Records:

----------

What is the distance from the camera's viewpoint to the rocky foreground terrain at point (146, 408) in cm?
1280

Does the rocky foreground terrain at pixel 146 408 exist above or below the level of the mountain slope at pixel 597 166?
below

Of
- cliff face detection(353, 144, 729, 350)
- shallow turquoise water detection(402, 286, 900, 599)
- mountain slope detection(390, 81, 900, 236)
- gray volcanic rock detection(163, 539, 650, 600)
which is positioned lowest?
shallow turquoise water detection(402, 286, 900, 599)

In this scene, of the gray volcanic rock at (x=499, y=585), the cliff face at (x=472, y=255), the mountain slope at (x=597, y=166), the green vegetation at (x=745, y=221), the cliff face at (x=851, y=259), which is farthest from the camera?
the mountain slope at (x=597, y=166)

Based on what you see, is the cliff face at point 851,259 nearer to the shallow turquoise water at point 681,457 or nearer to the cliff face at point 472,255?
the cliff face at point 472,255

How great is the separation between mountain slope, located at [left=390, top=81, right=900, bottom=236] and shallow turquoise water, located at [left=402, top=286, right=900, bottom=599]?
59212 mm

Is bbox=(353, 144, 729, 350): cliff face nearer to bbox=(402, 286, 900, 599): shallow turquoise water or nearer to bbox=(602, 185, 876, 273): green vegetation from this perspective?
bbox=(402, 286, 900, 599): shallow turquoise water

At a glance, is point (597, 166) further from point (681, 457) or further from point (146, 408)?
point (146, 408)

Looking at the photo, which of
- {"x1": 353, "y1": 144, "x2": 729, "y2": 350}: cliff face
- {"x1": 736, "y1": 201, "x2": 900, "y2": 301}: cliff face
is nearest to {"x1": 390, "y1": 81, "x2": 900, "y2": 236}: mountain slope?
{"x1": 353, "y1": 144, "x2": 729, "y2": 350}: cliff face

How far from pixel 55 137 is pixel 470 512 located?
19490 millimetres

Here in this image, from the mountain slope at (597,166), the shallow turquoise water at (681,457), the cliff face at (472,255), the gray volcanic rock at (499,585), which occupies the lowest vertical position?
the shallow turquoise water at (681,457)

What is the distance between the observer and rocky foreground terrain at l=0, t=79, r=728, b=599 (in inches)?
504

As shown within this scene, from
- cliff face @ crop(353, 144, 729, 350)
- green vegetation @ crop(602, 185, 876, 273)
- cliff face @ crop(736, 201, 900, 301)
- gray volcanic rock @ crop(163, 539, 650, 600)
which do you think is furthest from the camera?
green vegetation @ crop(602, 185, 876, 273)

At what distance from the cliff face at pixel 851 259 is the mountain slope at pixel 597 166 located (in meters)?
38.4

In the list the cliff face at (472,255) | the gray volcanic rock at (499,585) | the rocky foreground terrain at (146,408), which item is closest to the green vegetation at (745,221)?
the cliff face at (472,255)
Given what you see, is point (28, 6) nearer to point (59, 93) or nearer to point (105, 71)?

----------

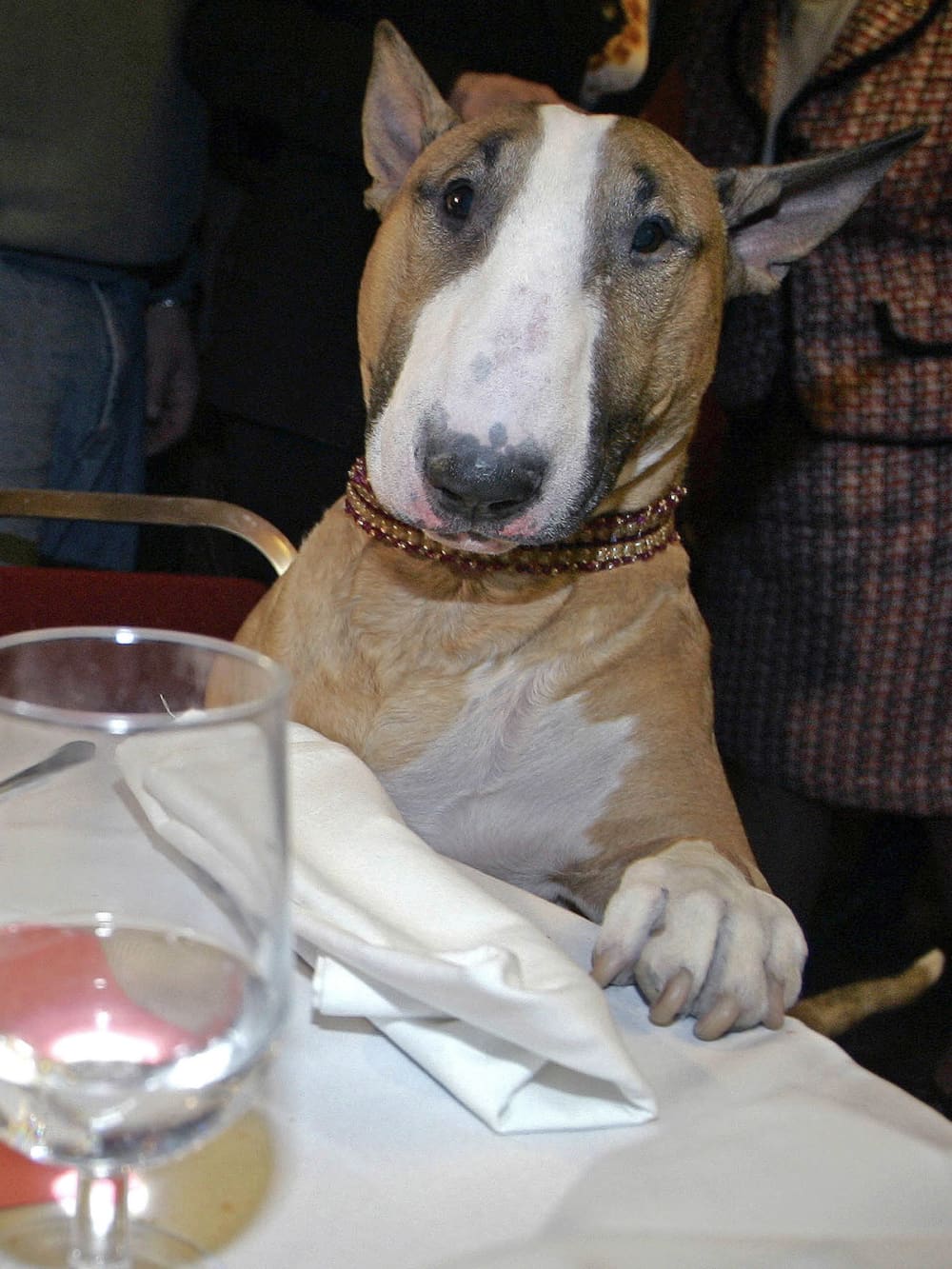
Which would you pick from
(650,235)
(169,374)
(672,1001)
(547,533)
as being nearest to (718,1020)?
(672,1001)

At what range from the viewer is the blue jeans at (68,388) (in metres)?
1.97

----------

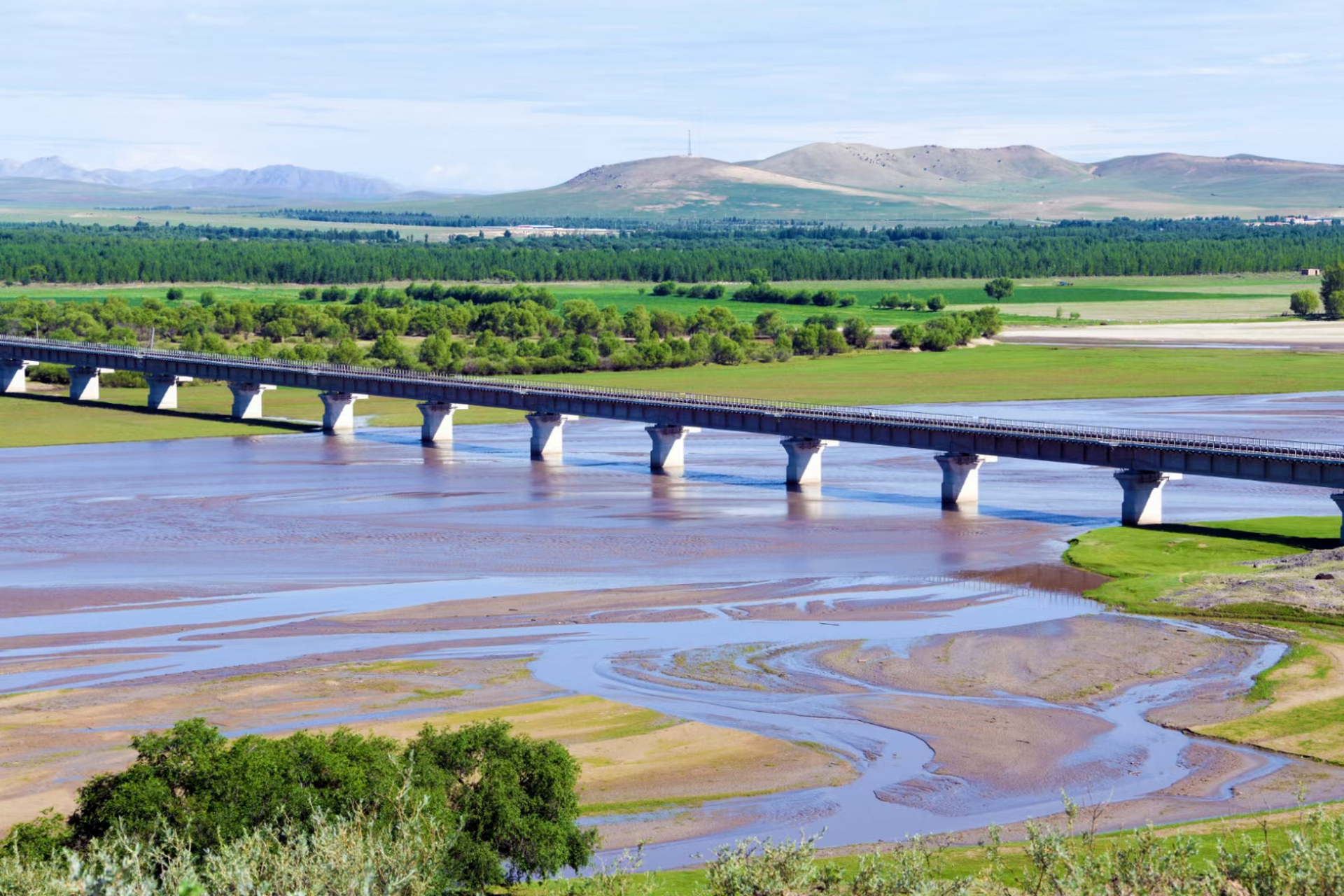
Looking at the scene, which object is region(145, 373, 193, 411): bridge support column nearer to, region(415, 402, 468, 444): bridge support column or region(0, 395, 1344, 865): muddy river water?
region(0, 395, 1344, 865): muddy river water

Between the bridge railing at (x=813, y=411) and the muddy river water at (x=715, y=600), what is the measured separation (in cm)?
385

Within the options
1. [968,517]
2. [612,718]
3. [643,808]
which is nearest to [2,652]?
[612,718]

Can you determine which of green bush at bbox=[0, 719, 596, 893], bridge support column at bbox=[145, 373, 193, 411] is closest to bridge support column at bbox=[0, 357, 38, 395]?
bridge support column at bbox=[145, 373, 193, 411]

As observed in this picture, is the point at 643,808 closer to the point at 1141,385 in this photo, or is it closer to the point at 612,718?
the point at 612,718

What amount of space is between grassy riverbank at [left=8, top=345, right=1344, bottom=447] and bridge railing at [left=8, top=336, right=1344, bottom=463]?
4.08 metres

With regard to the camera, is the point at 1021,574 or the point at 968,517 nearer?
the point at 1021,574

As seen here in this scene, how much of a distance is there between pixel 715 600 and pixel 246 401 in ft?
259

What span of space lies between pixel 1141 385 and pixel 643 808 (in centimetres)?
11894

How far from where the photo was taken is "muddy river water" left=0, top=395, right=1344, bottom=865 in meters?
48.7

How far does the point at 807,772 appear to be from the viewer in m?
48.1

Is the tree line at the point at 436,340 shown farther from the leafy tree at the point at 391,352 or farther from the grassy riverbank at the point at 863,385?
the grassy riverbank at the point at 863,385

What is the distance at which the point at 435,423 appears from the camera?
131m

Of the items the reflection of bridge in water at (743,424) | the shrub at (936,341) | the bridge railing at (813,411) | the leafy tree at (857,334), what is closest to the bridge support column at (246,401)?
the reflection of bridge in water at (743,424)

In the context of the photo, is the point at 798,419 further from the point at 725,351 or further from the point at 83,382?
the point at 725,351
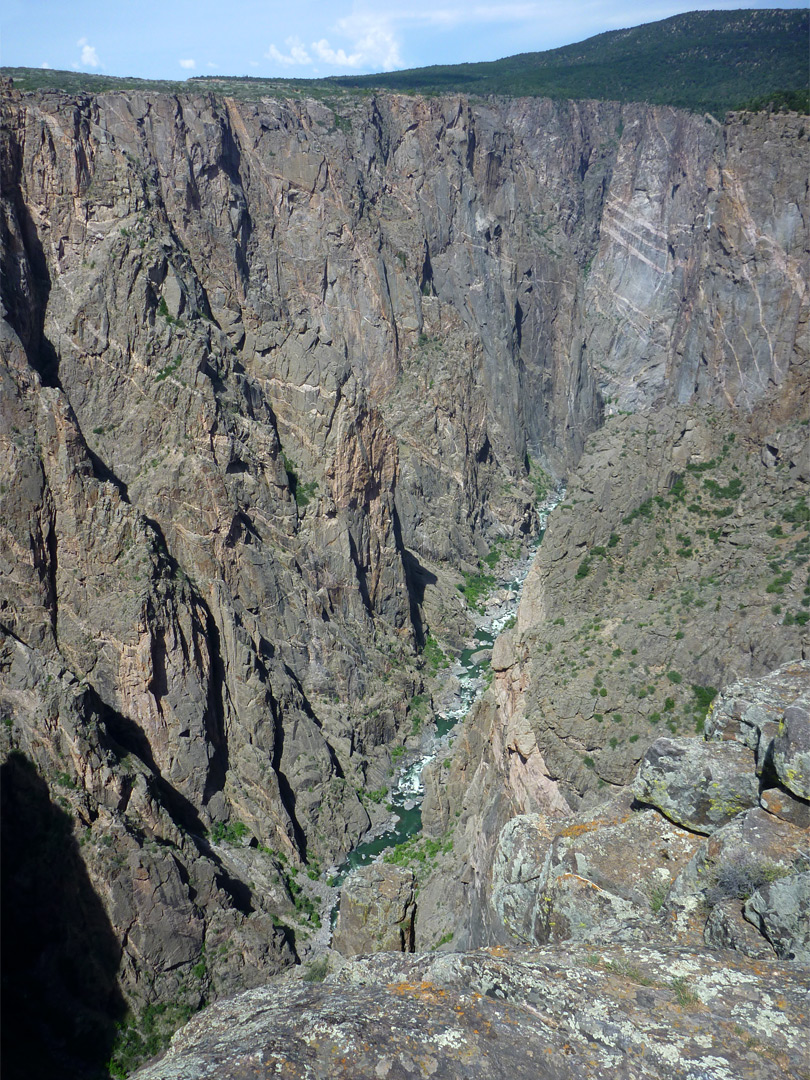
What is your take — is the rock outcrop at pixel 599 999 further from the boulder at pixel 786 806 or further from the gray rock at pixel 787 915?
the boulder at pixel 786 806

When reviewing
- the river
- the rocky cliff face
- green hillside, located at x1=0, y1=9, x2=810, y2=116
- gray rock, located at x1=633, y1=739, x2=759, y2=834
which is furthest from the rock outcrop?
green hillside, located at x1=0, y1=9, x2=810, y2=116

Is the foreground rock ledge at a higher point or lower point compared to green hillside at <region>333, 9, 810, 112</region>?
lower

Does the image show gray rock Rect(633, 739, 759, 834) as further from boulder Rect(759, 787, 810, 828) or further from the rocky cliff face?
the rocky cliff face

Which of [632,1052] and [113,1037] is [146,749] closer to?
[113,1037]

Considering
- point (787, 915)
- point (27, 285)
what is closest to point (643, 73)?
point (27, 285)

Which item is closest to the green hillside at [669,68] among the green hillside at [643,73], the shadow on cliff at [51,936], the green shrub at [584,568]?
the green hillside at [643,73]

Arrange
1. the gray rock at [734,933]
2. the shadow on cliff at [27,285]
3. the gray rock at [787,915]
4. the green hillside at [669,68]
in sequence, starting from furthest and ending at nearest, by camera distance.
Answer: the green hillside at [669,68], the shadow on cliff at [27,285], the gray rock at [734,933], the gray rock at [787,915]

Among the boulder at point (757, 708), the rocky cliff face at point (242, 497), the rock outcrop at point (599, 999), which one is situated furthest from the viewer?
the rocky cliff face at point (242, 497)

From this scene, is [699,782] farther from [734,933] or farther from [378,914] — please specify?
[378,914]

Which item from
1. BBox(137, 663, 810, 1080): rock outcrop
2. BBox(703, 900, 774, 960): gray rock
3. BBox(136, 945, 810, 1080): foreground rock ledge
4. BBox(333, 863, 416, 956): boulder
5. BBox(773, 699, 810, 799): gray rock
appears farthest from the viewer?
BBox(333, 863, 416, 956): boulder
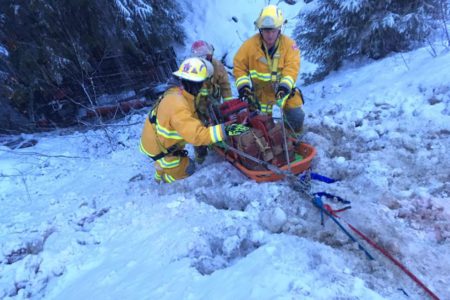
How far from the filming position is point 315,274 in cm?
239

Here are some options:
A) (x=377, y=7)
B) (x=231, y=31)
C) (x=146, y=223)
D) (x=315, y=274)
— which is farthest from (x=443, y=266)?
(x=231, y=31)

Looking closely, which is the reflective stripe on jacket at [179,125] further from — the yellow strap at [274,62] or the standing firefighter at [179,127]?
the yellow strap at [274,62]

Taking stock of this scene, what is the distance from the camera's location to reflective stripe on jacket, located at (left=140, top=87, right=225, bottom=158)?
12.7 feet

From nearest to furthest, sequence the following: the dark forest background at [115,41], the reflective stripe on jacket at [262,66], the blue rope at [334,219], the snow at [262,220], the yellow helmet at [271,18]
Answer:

----------

What you should do: Report each line of the data above that contains the word "farthest", reproducing every such line in full.

Response:
In this scene, of the gray volcanic rock at (x=499, y=585), the cliff face at (x=472, y=255), the mountain slope at (x=597, y=166), the green vegetation at (x=745, y=221), the cliff face at (x=851, y=259), which is farthest from the camera?
appears farthest from the viewer?
— which is farthest from (x=443, y=266)?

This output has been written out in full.